Laser pulse weapons were also developed there. They are allegedly capable of destroying, by a powerful energy pulse, not just missiles, but even artificial Earth satellites in space. Clearly, "Chernobyl-Two" required a great deal of electricity, and a considerable part of the Chernobyl Nuclear Plant [AES] capacities was used precisely for providing energy for "Chernobyl-Two." They constituted a single integral system. It is not by accident that one of the versions explaining the catastrophe at the Chernobyl AES on 26 April 1986 (because smaller-scale accidents happened there before) ties up the cause of the tragedy with experiments at "Chernobyl-Two." Some people believe that psychotronic [psikhotronnyy] weapons were developed there and nuclear weapons were manufactured [apart from electricity, the Chernobyl AES also produced weapons-grade plutonium), and so on -- endless versions, conjectures, and rumors invariably emerge whenever there is no exhaustive information that lends itself to verification. It would therefore be best to put an end to all sort of rumors and speculations about "Chernobyl-Two" by urgently forming a group of independent specialists and journalists, who would objectively explore this mysterious facility and publish reports and accounts from the town, situated just about 100 kilometers away from Kiev. Meanwhile, as Oleksandr Lalak believes, this facility, still consuming huge amounts of Ukrainian electricity, does not work for Ukraine, despite being located on Ukrainian territory. It is logical that American missiles with nuclear warheads may be aimed at "Chernobyl-Two," because it works against the United States. One can easily figure out that, in the event of an unlikely but not impossible conflict with Russia, the United States would deal a nuclear missile strike mainly against the system of the Russian antimissile defense, in particular, against "Chernobyl-Two," a few kilometers away from the operating Chernobyl AES reactors on the territory of neutral Ukraine.

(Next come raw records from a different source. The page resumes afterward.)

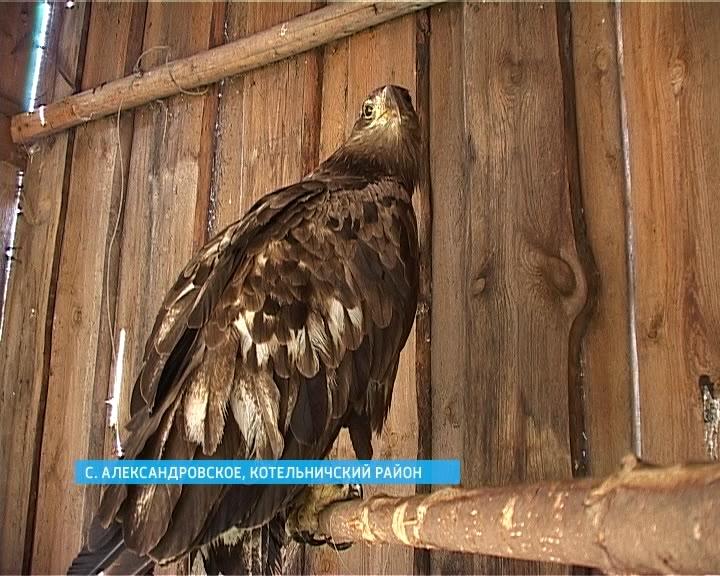 В Котельничском районе охотники спасли уникальную птицу орлана-белохвоста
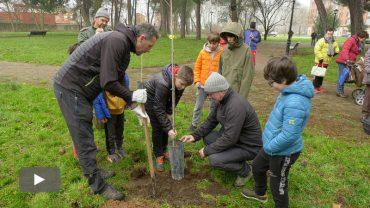 2019122701_amorteira-plantacion-olmos-cuatrovientos_p.jpg
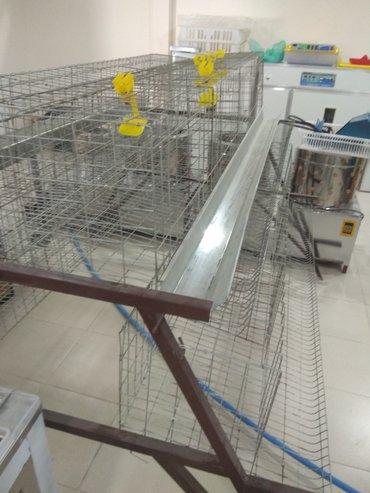 Клетки для кур несушек и другие товары для птицы в Бишкек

In conclusion, I will quote from the article by Professor Fuller Royal [names as transliterated], who works at a preventive medicine clinic in the U.S. State of Nevada, under the title "Nontraditional Medicine and Quantum Mechanics" that was published in the AMERICAN JOURNAL OF ACUPUNCTURE No. 1 of 1990. Dr. Fuller Royal writes as follows: "In 1976, in Eugene, State of Oregon, I had a chance to observe the effect of extremely low frequencies -- a signal transmitted from Kiev in Ukraine. The signal with the basic frequency of 4.75 megahertz that arrived through air caused emotional disturbances, headache, and a number of other symptoms in the town's residents. The government conducted an investigation into the phenomenon, but the truth only became known several years later. The signal had three objectives: First, it revealed beyond-horizon missile targets; second, it was a means of communication with submerged submarines; and third, the signal had a biological effect through resonance with the DNA molecules of the body cells." That signal was transmitted from the "Chernobyl-Two" facility, which had been commissioned in 1975. Its functioning was ensured by two nuclear generators, and when the Chernobyl AES was put into operation in 1977, perhaps its only purpose was to provide electricity for "Chernobyl-Two." Therefore, the talk about the development of psychotronic weapons in the supersecret town "Chernobyl-Two" is not so groundless -- its signals did affect the state of mind and health of U.S. residents -- on the other side of the globe. What about those, who live closer, in particular, you and me?